I developed Diversidad Software to quickly scan earth imagery (from planes, satellites, drones etc.) and find the areas of the image that have the highest spectral diversity. To find areas of maximum spectral heterogeneity, I use the same Shannon "diversity index" that ecologists use on species assemblages. But in my case I treat the pixels as species.

Here is an example on Cape Cod, MA: This is the raw SPOT Image for the Cape: Screen_Shot_2015-08-14_at_6.14.13_PM.jpg

Next, I filter the entire image and calculate the H' and H'max for every pixel in the image and convert that to a gray scale image where dark gray areas are high heterogeneity and light gray areas are low. Here is that image with the red polygons showing the areas of the image that achieved 60% or better of the maximum possible spectral diversity (by taking H'/H' Max • 100): Screen_Shot_2015-08-14_at_6.15.09_PM.jpg

Finally, to see where these areas of highest spectral diversity are found within the original image I merge the two results yielding this image final product:

Screen_Shot_2015-08-14_at_6.14.29_PM.jpg

Note: that most of the areas identified are in the coastal zone - and that is where the biological diversity is highest too.
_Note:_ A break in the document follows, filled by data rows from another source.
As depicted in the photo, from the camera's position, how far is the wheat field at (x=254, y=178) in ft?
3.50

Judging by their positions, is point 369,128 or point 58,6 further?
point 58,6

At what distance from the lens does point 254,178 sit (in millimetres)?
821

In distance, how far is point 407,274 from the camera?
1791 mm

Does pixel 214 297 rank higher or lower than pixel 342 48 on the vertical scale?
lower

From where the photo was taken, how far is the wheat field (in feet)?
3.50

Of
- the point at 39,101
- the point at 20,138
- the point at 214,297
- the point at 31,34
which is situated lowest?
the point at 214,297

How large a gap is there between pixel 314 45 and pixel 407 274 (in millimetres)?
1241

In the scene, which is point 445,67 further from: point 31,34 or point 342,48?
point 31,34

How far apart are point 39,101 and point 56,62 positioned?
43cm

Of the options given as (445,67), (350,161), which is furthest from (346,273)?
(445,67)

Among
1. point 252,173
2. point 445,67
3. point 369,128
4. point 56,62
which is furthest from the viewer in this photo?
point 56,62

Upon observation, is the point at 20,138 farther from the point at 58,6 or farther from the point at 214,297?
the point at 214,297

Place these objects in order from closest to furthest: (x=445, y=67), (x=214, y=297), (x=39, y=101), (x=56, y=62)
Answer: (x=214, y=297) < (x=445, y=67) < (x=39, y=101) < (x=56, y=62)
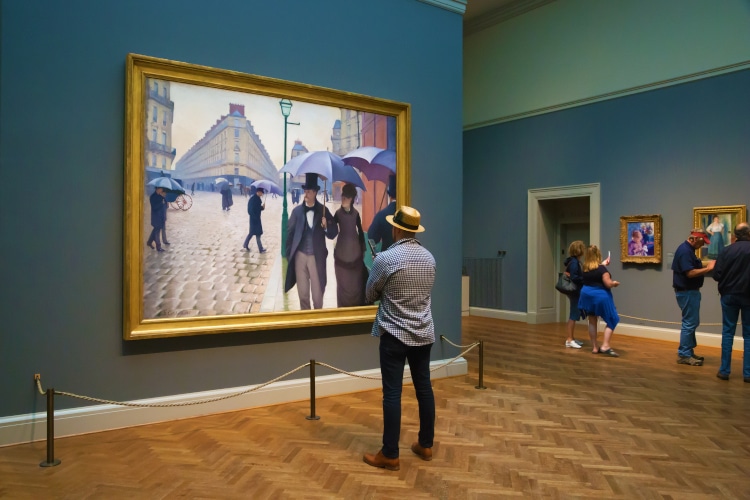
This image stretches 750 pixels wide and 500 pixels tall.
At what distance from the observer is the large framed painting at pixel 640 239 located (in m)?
10.3

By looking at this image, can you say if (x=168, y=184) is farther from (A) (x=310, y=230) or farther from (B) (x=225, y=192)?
(A) (x=310, y=230)

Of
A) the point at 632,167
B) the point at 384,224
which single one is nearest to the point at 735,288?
the point at 384,224

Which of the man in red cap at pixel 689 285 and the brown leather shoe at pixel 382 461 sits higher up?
the man in red cap at pixel 689 285

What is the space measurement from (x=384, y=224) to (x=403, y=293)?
8.70 feet

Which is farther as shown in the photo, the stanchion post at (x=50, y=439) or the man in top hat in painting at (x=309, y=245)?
the man in top hat in painting at (x=309, y=245)

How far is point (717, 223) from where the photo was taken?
374 inches

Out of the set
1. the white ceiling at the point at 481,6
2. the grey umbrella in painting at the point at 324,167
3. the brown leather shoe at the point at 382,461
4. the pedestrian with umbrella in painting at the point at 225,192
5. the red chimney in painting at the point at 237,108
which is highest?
the white ceiling at the point at 481,6

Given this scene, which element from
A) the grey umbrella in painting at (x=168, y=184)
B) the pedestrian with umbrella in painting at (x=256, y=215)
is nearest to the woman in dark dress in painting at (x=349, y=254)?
the pedestrian with umbrella in painting at (x=256, y=215)

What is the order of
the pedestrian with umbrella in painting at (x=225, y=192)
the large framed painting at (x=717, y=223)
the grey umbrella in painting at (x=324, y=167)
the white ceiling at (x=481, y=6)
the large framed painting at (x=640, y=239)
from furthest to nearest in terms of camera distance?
1. the white ceiling at (x=481, y=6)
2. the large framed painting at (x=640, y=239)
3. the large framed painting at (x=717, y=223)
4. the grey umbrella in painting at (x=324, y=167)
5. the pedestrian with umbrella in painting at (x=225, y=192)

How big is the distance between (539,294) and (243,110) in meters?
8.79

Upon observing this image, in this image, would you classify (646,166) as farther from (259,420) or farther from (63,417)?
(63,417)

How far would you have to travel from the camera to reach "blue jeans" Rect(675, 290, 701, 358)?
7.92m

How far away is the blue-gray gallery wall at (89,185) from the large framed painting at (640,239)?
7.12 meters

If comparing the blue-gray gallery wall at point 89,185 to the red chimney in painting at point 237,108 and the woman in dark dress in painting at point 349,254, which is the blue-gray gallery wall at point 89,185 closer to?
the red chimney in painting at point 237,108
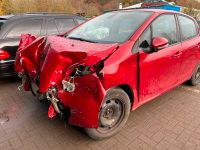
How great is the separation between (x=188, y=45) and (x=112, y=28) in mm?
1674

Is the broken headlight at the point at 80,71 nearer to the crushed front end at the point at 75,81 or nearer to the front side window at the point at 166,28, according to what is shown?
the crushed front end at the point at 75,81

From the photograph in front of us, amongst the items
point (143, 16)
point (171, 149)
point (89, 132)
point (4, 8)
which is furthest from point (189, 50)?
point (4, 8)

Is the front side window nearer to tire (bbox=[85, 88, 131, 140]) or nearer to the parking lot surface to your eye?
tire (bbox=[85, 88, 131, 140])

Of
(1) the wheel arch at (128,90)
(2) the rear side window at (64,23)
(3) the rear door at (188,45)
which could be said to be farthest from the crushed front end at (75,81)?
(2) the rear side window at (64,23)

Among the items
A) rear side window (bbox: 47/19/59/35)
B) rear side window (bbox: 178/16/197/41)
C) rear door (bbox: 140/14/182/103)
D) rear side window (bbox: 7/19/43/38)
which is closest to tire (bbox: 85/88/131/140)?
rear door (bbox: 140/14/182/103)

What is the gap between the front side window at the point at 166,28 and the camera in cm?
322

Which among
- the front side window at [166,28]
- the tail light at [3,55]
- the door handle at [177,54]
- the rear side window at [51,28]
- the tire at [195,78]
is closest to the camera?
the front side window at [166,28]

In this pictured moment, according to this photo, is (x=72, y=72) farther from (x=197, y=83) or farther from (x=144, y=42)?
(x=197, y=83)

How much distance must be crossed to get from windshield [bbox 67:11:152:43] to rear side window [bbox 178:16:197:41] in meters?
1.02

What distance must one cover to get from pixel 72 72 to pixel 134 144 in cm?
137

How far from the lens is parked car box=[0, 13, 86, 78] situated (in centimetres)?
430

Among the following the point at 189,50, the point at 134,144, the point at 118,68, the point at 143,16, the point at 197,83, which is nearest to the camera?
the point at 118,68

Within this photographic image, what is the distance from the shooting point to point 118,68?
2555 mm

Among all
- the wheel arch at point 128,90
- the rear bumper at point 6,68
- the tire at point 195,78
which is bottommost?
the tire at point 195,78
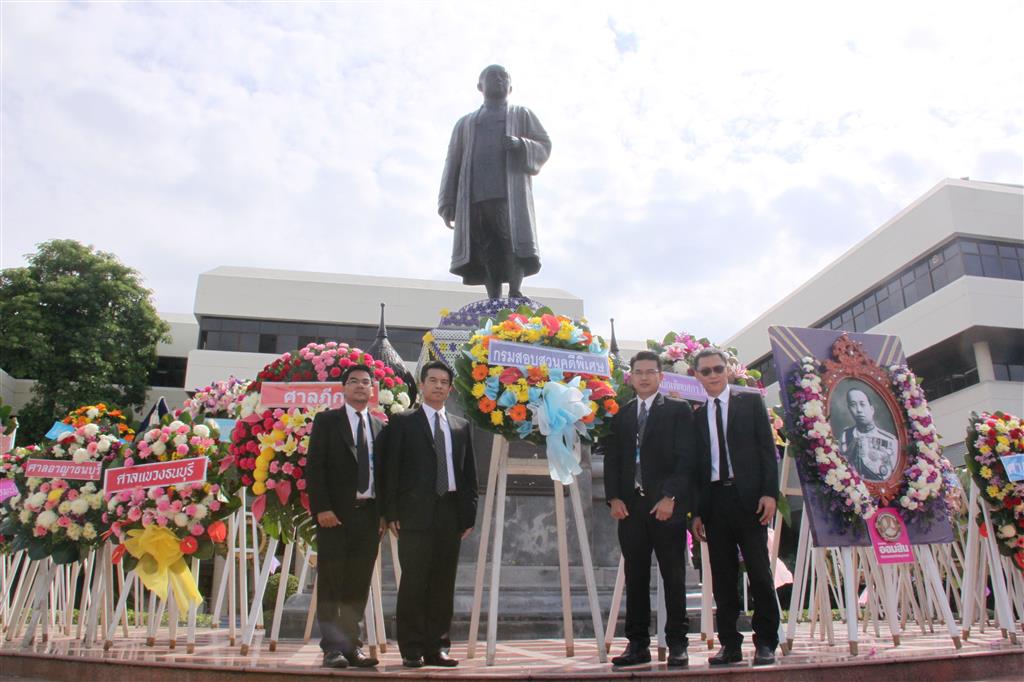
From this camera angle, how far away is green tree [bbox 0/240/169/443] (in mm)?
25094

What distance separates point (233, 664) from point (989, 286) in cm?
2424

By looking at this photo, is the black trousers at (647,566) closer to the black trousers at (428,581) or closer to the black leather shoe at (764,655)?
the black leather shoe at (764,655)

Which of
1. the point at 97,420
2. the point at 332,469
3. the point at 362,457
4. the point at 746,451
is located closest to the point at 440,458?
the point at 362,457

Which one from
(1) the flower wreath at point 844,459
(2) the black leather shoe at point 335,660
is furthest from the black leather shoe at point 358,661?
(1) the flower wreath at point 844,459

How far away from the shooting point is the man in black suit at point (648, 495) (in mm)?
4383

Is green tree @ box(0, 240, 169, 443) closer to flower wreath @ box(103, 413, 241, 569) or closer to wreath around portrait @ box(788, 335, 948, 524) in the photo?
flower wreath @ box(103, 413, 241, 569)

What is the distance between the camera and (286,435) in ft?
17.2

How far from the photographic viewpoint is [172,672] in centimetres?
414

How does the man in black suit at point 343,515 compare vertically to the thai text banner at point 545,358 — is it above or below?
below

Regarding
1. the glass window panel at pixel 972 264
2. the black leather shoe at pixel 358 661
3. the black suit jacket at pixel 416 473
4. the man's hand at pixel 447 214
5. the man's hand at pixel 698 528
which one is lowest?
the black leather shoe at pixel 358 661

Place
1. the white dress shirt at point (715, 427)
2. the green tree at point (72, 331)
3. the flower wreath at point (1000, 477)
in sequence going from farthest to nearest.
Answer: the green tree at point (72, 331)
the flower wreath at point (1000, 477)
the white dress shirt at point (715, 427)

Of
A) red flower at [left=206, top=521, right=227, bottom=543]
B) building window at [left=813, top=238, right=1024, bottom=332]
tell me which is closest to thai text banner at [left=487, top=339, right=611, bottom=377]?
red flower at [left=206, top=521, right=227, bottom=543]

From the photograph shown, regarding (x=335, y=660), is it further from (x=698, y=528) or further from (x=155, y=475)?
(x=155, y=475)

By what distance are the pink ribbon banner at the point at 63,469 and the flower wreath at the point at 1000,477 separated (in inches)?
288
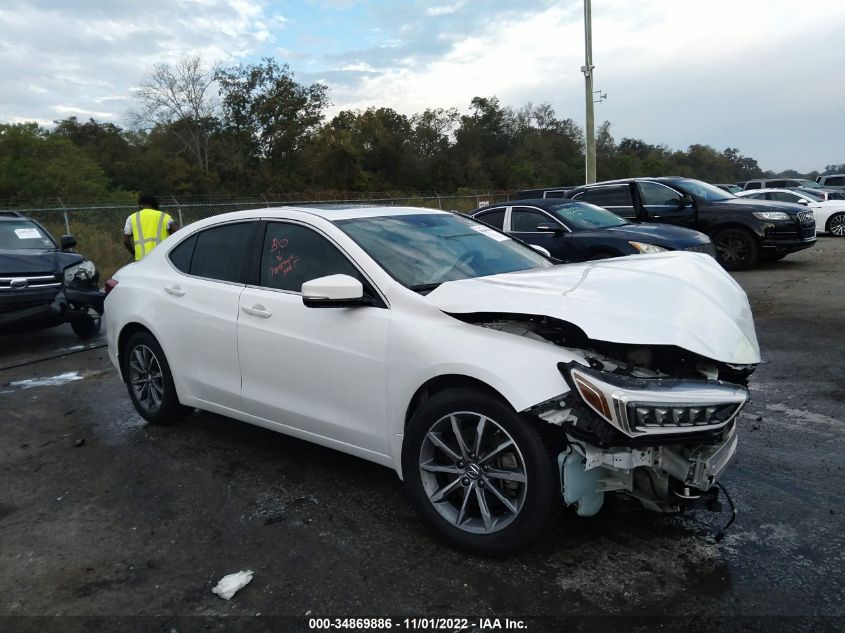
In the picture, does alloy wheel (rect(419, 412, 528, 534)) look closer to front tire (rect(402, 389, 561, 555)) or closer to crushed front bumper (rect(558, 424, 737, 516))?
front tire (rect(402, 389, 561, 555))

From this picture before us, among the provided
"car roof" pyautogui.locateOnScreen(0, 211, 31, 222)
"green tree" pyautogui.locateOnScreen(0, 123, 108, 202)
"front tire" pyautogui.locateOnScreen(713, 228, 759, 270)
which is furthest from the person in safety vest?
"green tree" pyautogui.locateOnScreen(0, 123, 108, 202)

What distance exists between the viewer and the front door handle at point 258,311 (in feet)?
13.1

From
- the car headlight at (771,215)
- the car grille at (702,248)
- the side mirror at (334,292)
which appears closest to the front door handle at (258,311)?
the side mirror at (334,292)

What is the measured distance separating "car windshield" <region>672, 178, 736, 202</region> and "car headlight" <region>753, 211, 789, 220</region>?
0.82 metres

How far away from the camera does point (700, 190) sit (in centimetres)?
1313

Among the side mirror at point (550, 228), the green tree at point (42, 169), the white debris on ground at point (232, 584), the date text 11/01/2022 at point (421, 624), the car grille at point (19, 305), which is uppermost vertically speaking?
the green tree at point (42, 169)

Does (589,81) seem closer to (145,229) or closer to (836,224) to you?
(836,224)

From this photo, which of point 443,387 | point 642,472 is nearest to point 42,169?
point 443,387

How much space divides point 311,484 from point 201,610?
1.26m

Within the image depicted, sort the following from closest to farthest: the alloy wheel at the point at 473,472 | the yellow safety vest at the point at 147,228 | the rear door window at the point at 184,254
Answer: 1. the alloy wheel at the point at 473,472
2. the rear door window at the point at 184,254
3. the yellow safety vest at the point at 147,228

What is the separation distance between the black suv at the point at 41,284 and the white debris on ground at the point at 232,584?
6.65m

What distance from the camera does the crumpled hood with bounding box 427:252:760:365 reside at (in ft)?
9.30

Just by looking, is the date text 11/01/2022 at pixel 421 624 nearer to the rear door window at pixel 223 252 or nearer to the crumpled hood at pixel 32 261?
the rear door window at pixel 223 252

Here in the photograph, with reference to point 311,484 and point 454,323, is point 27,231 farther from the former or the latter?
point 454,323
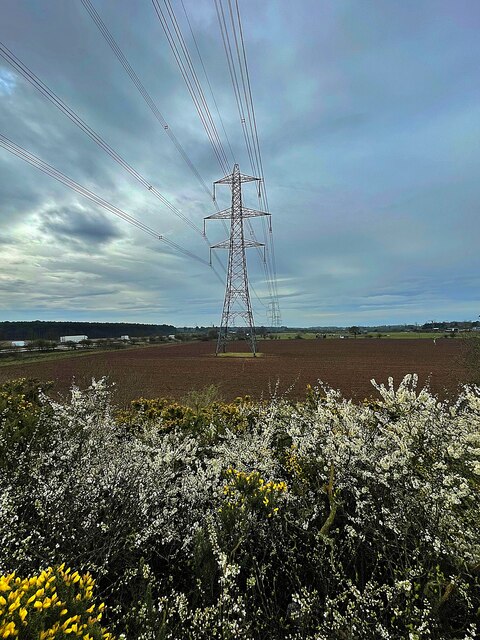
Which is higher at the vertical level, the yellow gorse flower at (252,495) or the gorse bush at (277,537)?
the yellow gorse flower at (252,495)

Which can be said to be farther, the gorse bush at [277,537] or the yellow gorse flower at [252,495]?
the yellow gorse flower at [252,495]

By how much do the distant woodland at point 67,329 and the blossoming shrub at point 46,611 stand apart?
2889 inches

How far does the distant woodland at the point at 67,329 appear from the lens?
85688 mm

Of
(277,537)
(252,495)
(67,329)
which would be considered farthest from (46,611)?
(67,329)

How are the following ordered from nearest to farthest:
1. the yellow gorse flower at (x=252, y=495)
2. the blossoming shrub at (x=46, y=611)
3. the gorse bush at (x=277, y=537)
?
1. the blossoming shrub at (x=46, y=611)
2. the gorse bush at (x=277, y=537)
3. the yellow gorse flower at (x=252, y=495)

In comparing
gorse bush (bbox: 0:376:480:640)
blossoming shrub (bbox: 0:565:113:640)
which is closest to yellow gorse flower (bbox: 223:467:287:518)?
gorse bush (bbox: 0:376:480:640)

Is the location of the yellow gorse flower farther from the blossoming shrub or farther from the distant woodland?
the distant woodland

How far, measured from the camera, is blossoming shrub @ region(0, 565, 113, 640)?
135cm

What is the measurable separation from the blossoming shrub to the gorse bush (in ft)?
1.84

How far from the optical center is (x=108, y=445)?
3990 millimetres

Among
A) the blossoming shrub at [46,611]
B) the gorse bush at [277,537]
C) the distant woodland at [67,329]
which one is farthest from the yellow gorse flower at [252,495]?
the distant woodland at [67,329]

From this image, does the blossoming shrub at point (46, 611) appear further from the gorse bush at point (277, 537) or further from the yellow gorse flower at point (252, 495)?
the yellow gorse flower at point (252, 495)

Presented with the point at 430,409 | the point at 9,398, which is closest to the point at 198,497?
the point at 430,409

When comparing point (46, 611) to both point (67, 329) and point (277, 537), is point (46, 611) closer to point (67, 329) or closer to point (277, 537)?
point (277, 537)
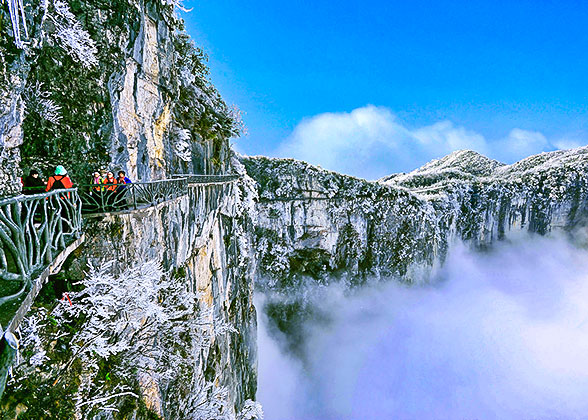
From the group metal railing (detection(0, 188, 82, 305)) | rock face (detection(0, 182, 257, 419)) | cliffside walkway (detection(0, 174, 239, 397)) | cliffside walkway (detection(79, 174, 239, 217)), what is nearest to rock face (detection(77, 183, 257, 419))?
rock face (detection(0, 182, 257, 419))

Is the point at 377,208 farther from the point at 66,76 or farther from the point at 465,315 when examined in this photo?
the point at 66,76

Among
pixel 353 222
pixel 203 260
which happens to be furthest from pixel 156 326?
pixel 353 222

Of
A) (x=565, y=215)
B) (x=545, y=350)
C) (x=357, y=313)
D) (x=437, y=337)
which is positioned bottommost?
(x=545, y=350)

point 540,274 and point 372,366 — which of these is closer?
point 372,366

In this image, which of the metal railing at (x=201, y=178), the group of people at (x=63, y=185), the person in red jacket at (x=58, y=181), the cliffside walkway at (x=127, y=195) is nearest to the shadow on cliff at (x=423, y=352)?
the metal railing at (x=201, y=178)

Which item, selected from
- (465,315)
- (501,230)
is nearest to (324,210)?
(465,315)

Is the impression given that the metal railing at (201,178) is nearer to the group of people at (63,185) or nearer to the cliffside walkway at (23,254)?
the group of people at (63,185)

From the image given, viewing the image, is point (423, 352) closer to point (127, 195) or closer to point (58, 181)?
point (127, 195)
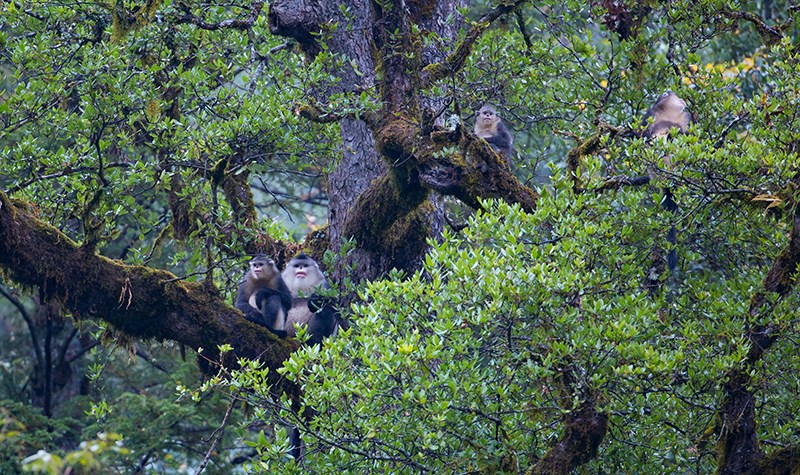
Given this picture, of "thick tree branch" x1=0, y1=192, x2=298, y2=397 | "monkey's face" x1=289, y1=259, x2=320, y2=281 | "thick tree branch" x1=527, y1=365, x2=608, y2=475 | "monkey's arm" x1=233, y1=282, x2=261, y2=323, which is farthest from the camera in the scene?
"monkey's face" x1=289, y1=259, x2=320, y2=281

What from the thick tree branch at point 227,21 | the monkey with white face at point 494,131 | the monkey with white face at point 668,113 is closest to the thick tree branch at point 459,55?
the thick tree branch at point 227,21

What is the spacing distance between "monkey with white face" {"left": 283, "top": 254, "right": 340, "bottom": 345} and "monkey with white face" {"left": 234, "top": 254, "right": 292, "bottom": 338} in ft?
0.44

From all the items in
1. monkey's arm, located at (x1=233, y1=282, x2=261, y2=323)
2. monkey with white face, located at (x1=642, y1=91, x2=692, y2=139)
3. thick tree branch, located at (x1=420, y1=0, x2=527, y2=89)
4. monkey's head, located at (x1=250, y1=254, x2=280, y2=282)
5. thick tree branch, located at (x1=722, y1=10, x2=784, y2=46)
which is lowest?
monkey's arm, located at (x1=233, y1=282, x2=261, y2=323)

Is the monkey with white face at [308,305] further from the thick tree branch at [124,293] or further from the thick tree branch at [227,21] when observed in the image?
the thick tree branch at [227,21]

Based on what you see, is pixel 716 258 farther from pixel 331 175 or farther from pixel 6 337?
pixel 6 337

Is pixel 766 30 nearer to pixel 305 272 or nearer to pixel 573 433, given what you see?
pixel 573 433

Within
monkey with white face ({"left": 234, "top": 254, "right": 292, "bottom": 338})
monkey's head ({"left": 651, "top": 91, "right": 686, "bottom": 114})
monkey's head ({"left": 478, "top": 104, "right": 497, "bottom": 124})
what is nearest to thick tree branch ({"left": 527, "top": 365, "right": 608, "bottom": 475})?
monkey with white face ({"left": 234, "top": 254, "right": 292, "bottom": 338})

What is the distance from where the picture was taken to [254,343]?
6.06 meters

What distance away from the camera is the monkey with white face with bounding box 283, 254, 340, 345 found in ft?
23.9

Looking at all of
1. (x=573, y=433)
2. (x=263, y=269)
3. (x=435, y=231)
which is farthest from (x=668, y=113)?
(x=573, y=433)

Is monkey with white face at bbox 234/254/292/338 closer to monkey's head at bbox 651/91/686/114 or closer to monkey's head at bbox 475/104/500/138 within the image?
monkey's head at bbox 475/104/500/138

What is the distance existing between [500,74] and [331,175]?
62.6 inches

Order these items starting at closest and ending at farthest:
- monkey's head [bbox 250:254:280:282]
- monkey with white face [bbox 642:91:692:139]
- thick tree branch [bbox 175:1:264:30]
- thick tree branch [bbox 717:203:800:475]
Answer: thick tree branch [bbox 717:203:800:475]
thick tree branch [bbox 175:1:264:30]
monkey's head [bbox 250:254:280:282]
monkey with white face [bbox 642:91:692:139]

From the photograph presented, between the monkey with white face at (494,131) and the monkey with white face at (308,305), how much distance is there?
2511 mm
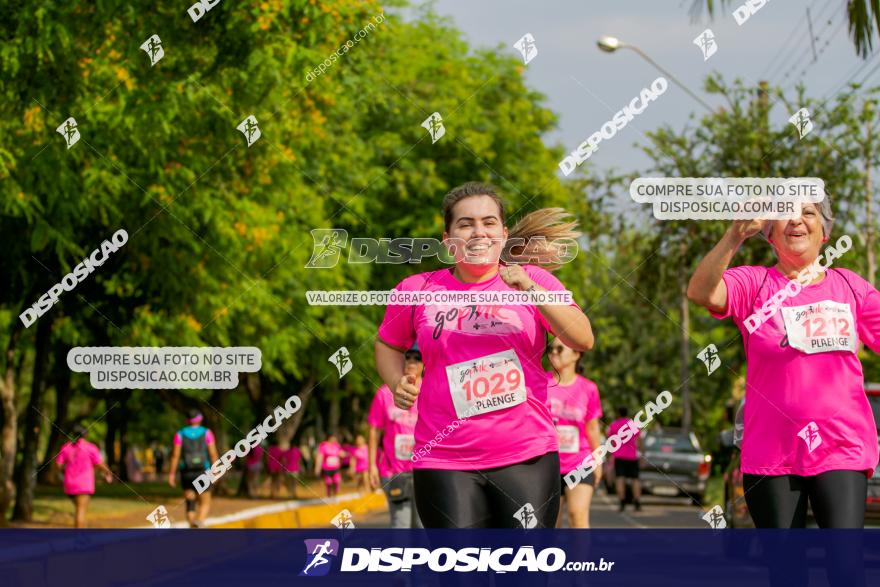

When one goes to these red areas and conducts a survey for most any taxa, the biodiversity within these polygons are significantly higher than it is outside of these polygons. The whole process can takes less than 1minute for several million acres (depending upon image resolution) and thereby provides a low cost, first-cut assessment of biodiversity hotspots.

Note2: the images shown here have been down sampled considerably from the original to allow easing posting here. Send me a message if you would like to examine the full res images.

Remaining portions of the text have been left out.